My stomach executes a complicated gymnastics routine involving at least three flips and a dismount into pure dread.

Harold is one of Reed Development’s primary investors. He and Patricia Morgan sit on our advisory board, which is a polite way of saying they own enough of the company to make my life miserable whenever they feel like it, which is often, because Harold’s only joy in life appears to be disapproval.

I open the email.

Scott,

I know we’ve discussed this at length, but it seems you need another reminder.

Patricia and I have reviewed the Q3 performance metrics. Several properties are still significantly underperforming. The boardwalk location (currently leased to the bookstore) is flagged as 47% below market rate for comparable retail space.

We need a resolution within 90 days. Either bring the property to market rate or sell to a tenant who will.

Let’s schedule a call this week.

-HB

I read it again, hoping the words might rearrange themselves into something less catastrophic, but they’re still the same the second time. Imagine that.

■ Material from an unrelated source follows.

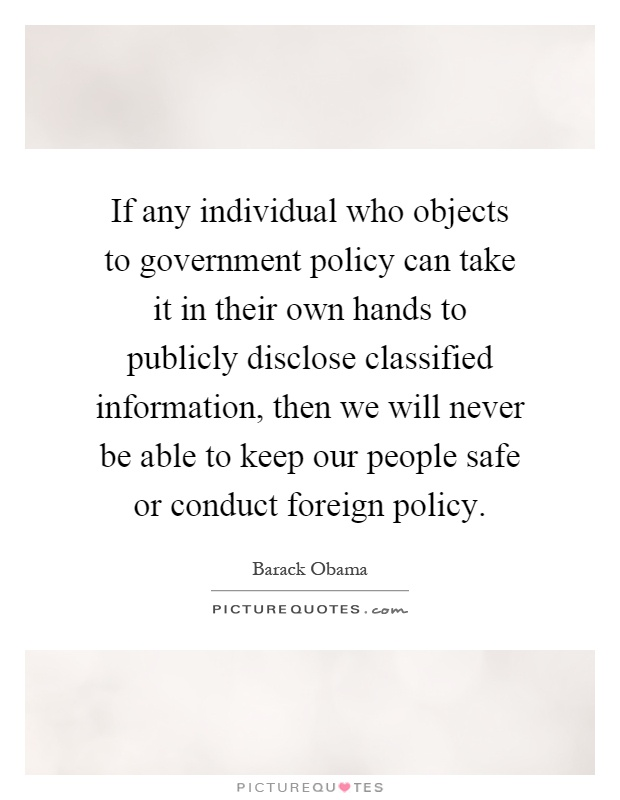 If any individual who objects to government policy can take it in their own hands to publicly disclose classified information, then we will never be able to keep our people safe or conduct foreign policy Picture Quote #1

I told Jessica sixty days, which means I technically bought her an extra month before the board starts asking questions I can’t answer without revealing that I’m a lovesick idiot who’s been subsidizing his crush’s business for three years.

Questions like: Why have you been carrying this property at a loss?

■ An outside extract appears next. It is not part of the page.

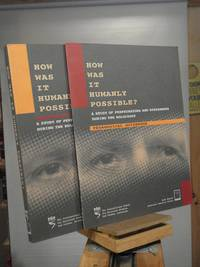 How Was It Humanly Possible? A Study of Perpetrators and Bystanders During the Holocaust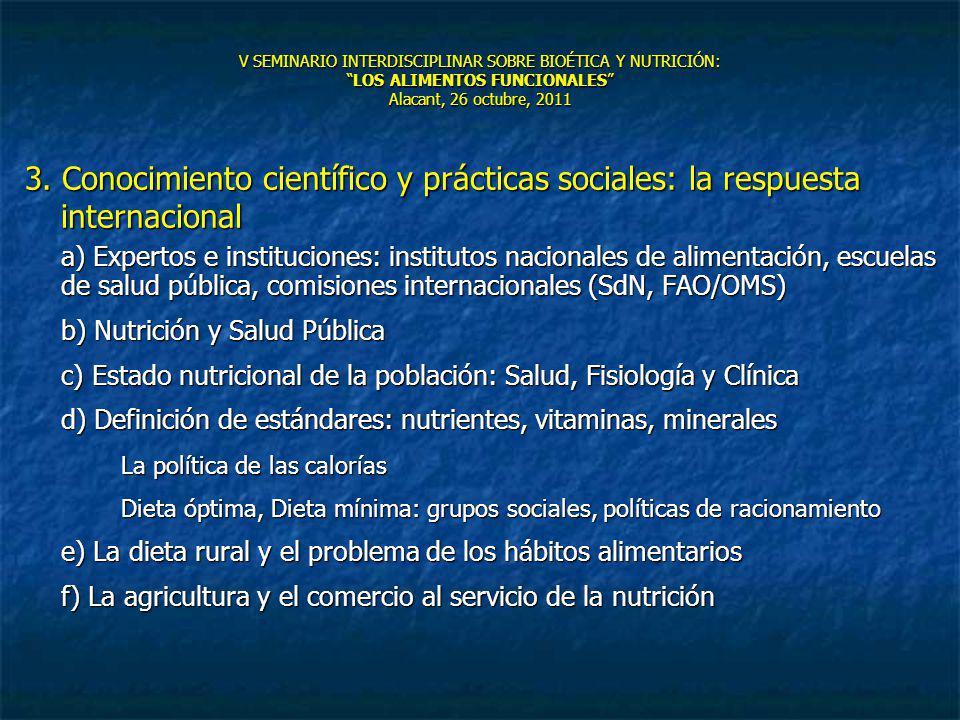 V SEMINARIO INTERDISCIPLINAR SOBRE BIOÉTICA Y NUTRICIÓN:LOS ALIMENTOS FUNCIONALES Alacant, 26 octubre, 2011 3. Conocimiento científico y prácticas soc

Why did you personally intervene when the previous landlord tried to sell?

Why does your real estate development firm have a glaring blind spot for one specific bookstore owned by one specific woman with hazel eyes and a cat who likes you better than she does?

The answer, of course, is that I’m a fool of spectacular proportions.

I’m in love with her. Have been since the first time I walked into The Fiction Nook two years ago for a “routine property inspection” and found her recommending a romance novel to a teenager with such genuine care that I forgot how to speak.

I’ve been using my position to protect her business while simultaneously pushing her away, because I’m a coward who doesn’t know how to reconcile the man I show the world with the man I actually am.

But I can’t tell Harold that.

“Dear Harold,” I mutter, drafting a response in my head. “The bookstore is underperforming because I’m emotionally compromised. Please adjust your spreadsheets accordingly. Best regards, your disaster of a business partner.”

Yeah. That’ll go over well.

I close the email and open a different file instead.

The manuscript.

The one I’ve been working on for six months, ever since J.A.

Reads Romance told the world I’d lost my way.

The one where I’m trying to write honestly for the first time in years, which mostly means I write three sentences, hate them, delete them, and then stare at the blinking cursor like it personally offended me.

The scene on the screen is barely coherent. But it’s also more real than anything I’ve published lately, which is either progress or evidence that my published work is truly terrible. Possibly both.

He watched her through the shop window, this woman who saw through every careful defense he’d built. She moved between the shelves like she was dancing, pulling books for customers with care like she was handling precious goods.

Which, he supposed, books were to her. Not just inventory, but stories with hope and connection.

Her eyes were hazel—brown in some lights, green in others, always changing, impossible to pin down, like trying to capture water in your hands.

He was standing outside her world, looking in, without deserving to enter but unable to walk away.